Written request a> Tally the lines in the rows below that contain the string "millimetres", and reply with the number alone.

We have always been aware, most often vaguely but sometimes clearly, that the narrative about the progress of justice in democratic societies must be put in bold parentheses.
Not only because in spite of all their attainments, these societies are still (and increasingly) pervaded by grievous social inequalities, but also because there has arisen concomitantly a form of global apartheid in which a secure and free life in some regions of the world is accompanied by diverse threats, uncertainties and extreme hardship in others, and because one has to do with the other.
This is the great "but" of our life. This "but," this gloomy recognition inherent to western history, has started moving. It has emerged from the back of the head into full awareness, evolved from a moral headache into an insistent political issue.
From now on, the world will be different from the one to which we were accustomed with a numb or bad conscience, because it will inevitably have to deal quite practically with the fundamental global question of justice. The pushed-aside "but" can no longer be interpreted out of existence, and all policies that try to do so are doomed to failure. As are those that respond with the wrong answers.
What is strange, even tragic is that the penetration of the great global issue of justice into our national worlds imposes the most difficulties on precisely those who have taken up the cause of justice with particular fervor. This means the Left.
It hasn't recognized the signs of the times and is stuck in a state of rigid, national shock. The Left is unable to respond to the current global situation with a new discourse which – being simultaneously realistic and offensive-progressive – would finally thrust open the door to a transnational political orientation.
Only this sort of debate, however, can preserve social-democratic and socialist parties (as well as green parties, to the extent that they conceive of sustainability and justice jointly) from chasing after false nationalistic ideologies in response to globalization, and encumbering themselves with false zero-sum games played out between "them" (for example: refugees, Greeks) and "us" (who exactly?).
We are living in politically paradoxical times. Because while everyone (or almost everyone) knows that the fundamental crises which must be politically resolved are global in nature, there is a paucity of appropriate answers. Whether it is the global financial crisis of 2007/08 that became the euro and E.U. crisis, the often obscured crisis of poverty and hunger in vast expanses of the world, the ecological problematic or the so-called refugee crisis, there is always a dramatic divergence between problem analysis and political reaction.
The reflex of closing borders that is currently being offered as an answer to the problem of flight is a particularly striking and brutal example of the typical reaction: Since global relationships are viewed almost as forces of nature that are not susceptible to human activity, thoughts turn to "national solutions" for protecting one's own house. But not only is that reaction inhumane and in contradiction to the spirit and letter of the right to asylum, it is also helpless and ineffectual.

Supplied material>

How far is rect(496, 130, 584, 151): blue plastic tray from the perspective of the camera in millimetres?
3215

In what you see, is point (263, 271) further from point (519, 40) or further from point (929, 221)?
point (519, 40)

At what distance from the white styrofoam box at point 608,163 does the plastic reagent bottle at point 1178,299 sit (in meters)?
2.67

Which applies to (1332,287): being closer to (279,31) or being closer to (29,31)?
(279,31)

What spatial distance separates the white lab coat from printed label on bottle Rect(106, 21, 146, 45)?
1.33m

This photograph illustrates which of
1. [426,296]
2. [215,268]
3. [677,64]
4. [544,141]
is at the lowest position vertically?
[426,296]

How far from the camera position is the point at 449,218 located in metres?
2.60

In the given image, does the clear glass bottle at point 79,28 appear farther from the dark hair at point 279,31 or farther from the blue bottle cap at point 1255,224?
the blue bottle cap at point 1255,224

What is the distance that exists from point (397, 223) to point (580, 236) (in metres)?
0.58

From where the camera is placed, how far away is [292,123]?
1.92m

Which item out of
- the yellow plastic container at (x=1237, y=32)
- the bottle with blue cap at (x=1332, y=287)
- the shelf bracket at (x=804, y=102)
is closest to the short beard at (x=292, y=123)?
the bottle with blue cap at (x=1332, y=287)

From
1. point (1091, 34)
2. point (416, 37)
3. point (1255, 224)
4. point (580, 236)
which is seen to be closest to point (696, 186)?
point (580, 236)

--

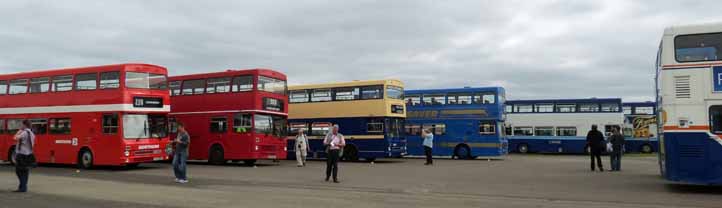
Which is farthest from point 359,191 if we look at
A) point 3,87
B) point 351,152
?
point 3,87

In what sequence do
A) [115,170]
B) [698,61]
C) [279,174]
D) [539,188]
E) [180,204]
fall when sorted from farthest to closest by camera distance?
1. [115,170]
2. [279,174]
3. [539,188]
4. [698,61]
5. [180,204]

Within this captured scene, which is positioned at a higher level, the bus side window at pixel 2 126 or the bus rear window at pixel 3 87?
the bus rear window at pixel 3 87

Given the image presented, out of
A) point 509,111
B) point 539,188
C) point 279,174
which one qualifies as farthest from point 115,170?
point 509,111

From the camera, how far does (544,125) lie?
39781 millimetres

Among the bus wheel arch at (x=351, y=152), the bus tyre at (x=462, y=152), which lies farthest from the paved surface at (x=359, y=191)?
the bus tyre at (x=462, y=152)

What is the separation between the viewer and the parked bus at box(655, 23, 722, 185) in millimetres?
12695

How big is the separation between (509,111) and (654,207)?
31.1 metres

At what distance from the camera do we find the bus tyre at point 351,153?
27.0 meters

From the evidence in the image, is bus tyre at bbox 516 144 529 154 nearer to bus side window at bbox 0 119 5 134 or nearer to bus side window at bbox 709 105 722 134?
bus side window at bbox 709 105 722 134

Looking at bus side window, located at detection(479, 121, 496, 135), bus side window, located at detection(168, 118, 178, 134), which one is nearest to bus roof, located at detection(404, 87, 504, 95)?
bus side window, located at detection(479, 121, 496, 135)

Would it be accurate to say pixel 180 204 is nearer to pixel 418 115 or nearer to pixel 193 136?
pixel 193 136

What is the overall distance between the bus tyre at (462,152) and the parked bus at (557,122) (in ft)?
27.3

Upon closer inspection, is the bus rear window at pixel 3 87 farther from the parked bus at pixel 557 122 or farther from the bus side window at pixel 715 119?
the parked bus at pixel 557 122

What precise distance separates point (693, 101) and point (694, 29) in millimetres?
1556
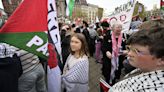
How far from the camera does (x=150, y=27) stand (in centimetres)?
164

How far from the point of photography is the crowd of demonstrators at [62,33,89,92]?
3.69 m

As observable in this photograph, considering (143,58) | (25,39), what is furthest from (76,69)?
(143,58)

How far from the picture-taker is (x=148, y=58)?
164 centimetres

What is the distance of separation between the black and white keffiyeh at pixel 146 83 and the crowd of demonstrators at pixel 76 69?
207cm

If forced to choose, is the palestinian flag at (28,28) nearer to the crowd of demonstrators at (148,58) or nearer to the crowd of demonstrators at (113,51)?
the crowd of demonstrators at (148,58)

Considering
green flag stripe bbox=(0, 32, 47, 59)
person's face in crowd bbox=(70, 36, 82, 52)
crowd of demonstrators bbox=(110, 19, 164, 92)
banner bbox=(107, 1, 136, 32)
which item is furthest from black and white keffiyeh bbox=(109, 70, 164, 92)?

==

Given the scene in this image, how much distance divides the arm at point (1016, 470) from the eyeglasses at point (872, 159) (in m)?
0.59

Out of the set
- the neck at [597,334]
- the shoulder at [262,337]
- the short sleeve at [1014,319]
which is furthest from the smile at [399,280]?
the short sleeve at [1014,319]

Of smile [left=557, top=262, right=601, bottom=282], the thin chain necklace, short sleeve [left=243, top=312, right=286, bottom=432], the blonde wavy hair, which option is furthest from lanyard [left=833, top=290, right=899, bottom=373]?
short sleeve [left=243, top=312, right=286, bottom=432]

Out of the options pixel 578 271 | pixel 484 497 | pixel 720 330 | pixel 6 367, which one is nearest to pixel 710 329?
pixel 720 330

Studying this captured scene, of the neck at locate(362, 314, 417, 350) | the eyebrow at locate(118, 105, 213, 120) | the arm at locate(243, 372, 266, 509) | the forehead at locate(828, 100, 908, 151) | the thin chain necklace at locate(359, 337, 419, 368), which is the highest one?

Written request b> Resume the passage above on global justice and the Left's response to globalization, starting right after its final sentence.

Exercise output a> 4

Exercise output b>
The pattern that becomes apparent here is the paradox of a political renationalization that is necessitated by transnational relationships. This was also evident in the financial crisis, where it was ultimately national budgets that had to bear the brunt of the crisis, particularly the rescuing of banks. And also where the beginnings of supranational policies regarding finances and the economy exist, as in the European Union, the main burden was passed on to those countries that suffered most from the crisis.
In some of them, this led to a strengthening of leftist parties and governments, as in Greece, which also gave thought, however, only to national solutions, because there seemed to be no room for supranational solutions. Conversely, social-democratic parties in northern countries were unable to come to a system-critical, international language of solidarity.
These developments are leading to a split in conservative politics and to a deafening muteness on the Left. Liberal-conservative protagonists embrace the nationalization of problems and the globalization of economic structures, which are accordingly not subject to questioning, because in this way national economies take care of the clean-up work necessitated by a transnational economic system that achieves and distributes its profits according to its own rules.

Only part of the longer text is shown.